Im Oktober war Mael seinen geliebten Zebras wieder ganz nahe. Wir verbrachten erneut zwei unvergessliche Wochen in Südafrika und haben es so sehr genossen, mit unseren drei Jungs Zeit in diesem wunderschönen Land zu verbringen. So lange wie möglich. Das ist und bleibt unser Lebensmotto für Maels Leben, dessen Krankheit genau das nehmen wird. Mael bekommt immer mal wieder Zustupf auf seinem privaten Konto mit dem Hinweis, dass wir damit das machen sollen, was ihn glücklich macht und ihm gut tut. Und so haben wir uns erlaubt, ein paar Extras für die Ferien damit zu bezahlen. Eine Safari gehörte natürlich dazu! Alle drei waren ganz aufgeregt und Maels wunderschönes Strahlen zeigte uns, dass das Geld von den lieben Menschen, die mit Mael diesen Weg gehen, so richtig investiert ist. Denn es sind die Erinnerungen, die uns und auch seinen Brüdern bleiben werden. Die Erinnerungen an unseren glücklichen Mael, der mit seinem Strahlen alles erhellt.

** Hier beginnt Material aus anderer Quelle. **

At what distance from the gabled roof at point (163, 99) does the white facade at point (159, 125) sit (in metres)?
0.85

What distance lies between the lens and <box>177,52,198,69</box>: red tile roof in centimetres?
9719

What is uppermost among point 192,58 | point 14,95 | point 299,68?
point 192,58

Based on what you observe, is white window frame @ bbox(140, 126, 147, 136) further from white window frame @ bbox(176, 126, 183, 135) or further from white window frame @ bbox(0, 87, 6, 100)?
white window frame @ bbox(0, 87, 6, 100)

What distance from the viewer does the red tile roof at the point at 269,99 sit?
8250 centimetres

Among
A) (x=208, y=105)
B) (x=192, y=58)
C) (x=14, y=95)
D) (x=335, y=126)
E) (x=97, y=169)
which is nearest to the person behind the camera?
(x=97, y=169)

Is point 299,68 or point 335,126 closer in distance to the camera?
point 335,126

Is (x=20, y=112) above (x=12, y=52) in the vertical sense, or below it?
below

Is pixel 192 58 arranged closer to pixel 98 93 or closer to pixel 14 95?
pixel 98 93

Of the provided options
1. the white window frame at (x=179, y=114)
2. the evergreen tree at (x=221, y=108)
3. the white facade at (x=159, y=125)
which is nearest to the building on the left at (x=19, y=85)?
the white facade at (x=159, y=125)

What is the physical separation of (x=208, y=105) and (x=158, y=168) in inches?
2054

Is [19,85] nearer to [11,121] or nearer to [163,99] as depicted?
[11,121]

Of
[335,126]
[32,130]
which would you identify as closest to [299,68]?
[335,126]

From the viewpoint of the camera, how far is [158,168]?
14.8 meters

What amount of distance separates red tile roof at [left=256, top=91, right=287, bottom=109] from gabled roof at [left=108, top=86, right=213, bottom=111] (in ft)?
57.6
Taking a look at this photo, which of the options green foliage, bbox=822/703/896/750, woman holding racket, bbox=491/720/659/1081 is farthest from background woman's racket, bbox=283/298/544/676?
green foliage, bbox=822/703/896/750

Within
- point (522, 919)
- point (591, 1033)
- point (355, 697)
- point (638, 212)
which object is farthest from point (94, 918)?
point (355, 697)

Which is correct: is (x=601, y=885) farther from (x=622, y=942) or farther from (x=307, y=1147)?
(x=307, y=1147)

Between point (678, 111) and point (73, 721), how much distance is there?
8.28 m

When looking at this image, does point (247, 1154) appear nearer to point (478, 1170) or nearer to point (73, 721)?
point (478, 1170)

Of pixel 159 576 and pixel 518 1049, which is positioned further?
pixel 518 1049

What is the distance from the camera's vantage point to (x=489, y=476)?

Und nun hat der Winter bereits wieder Einzug gehalten und Mael zählt aufgeregt die Tage bis Weihnachten. Der Winter ist die Zeit, in der Mael generell schwächer ist und ihm viel abverlangt. Aber dieses Jahr werden wir das Gefühl nicht los, dass es nicht „nur“ der Winter ist, der ihn schwächt. Maels Gleichgewicht scheint schon seit unseren Ferien im Oktober schlechter zu sein und ihn immer und immer wieder torkeln zu sehen, macht so grosse Angst und ist wie tausend Stiche mitten in mein Herz. Es könnte ja auch das strenge Programm mit der Schule sein, ein Infekt, ein schlechter Tag. Es könnte und soll doch bitte einfach etwas anderes sein! Aber früher oder später wird es nichts anderes sein und im Moment wissen wir nicht, ob diese Beobachtung richtig ist oder ob wir uns das „nur“ einbilden. Es bleibt eine Ungewissheit und die grosse Angst, ob die Krankheit nun wirklich schneller fortschreitet. Mit dieser Angst im Herzen bringe ich ihn jeden Abend ins Bett. Ihn nochmals halten – nochmals mit ihm reden und ihm sagen, wie lieb ich ihn habe. Das ist das Beste, was ich gegen die Angst tun kann. Und dann, wenn vielleicht das Herz wieder einmal etwas zu fest schmerzt und die Tränen kullern, hält er mich und fragt. „Mami, besch du trurig?“. Ja, sage ich. „Gäll, es esch wäge minere Krankheit.“. Ich kann nicht antworten. Er küsst und streichelt mich und sagt: "Mami, muesch ned Angscht ha, mer gots guet." Und so schläft er ein mein Engel und mein Herz wird wieder etwas ruhiger, weil ich weiss, dass es ihm gut geht.

Claudia Oetterli

Sommer 2014 - Die Zeit heilt Wunden....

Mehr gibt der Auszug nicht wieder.